Please count the lines of the records below that contain the string "forehead", matching case exactly. Give only the number.

(Questions about pictured scenes)
....
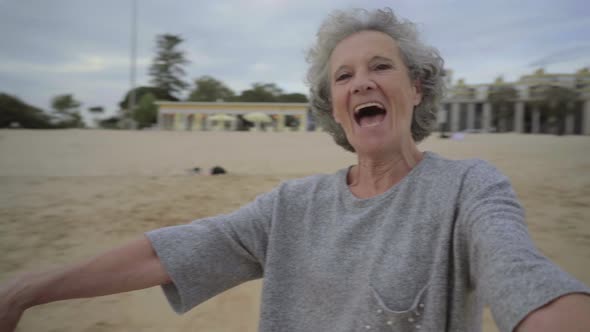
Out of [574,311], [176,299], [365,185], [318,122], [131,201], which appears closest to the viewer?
[574,311]

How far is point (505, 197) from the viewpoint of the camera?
0.99 meters

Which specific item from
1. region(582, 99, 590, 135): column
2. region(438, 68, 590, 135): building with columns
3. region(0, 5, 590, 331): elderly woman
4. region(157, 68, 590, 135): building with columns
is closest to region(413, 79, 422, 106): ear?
region(0, 5, 590, 331): elderly woman

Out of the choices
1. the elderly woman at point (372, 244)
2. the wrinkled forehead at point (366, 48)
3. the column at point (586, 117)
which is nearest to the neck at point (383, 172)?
the elderly woman at point (372, 244)

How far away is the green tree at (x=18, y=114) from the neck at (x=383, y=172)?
106ft

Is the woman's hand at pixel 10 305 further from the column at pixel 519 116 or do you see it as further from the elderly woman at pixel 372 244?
the column at pixel 519 116

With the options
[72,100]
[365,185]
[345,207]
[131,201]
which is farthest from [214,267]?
[72,100]

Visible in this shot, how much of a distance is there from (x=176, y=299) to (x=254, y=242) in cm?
33

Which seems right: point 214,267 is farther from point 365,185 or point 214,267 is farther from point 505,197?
point 505,197

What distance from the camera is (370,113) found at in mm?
1476

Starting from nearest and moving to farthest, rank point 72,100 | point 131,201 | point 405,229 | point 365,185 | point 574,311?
point 574,311 → point 405,229 → point 365,185 → point 131,201 → point 72,100

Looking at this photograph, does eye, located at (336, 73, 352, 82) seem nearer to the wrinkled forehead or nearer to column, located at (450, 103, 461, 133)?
the wrinkled forehead

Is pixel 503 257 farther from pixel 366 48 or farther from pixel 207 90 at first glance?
pixel 207 90

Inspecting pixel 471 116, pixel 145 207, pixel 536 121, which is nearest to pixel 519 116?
pixel 536 121

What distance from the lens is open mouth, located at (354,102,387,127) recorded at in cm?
145
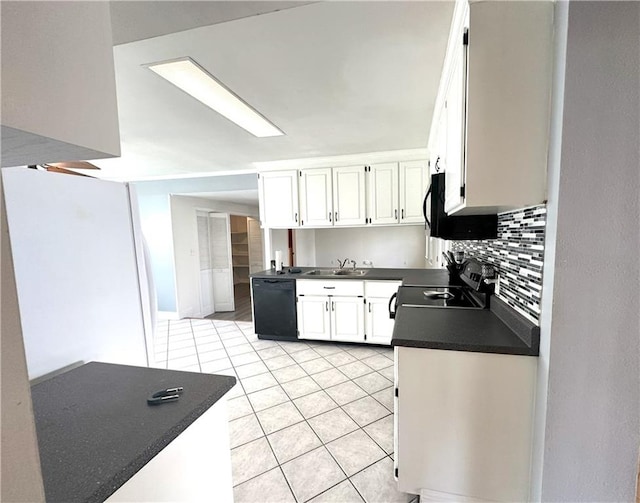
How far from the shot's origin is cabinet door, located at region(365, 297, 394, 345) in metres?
3.34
....
▸ **Task response**: 3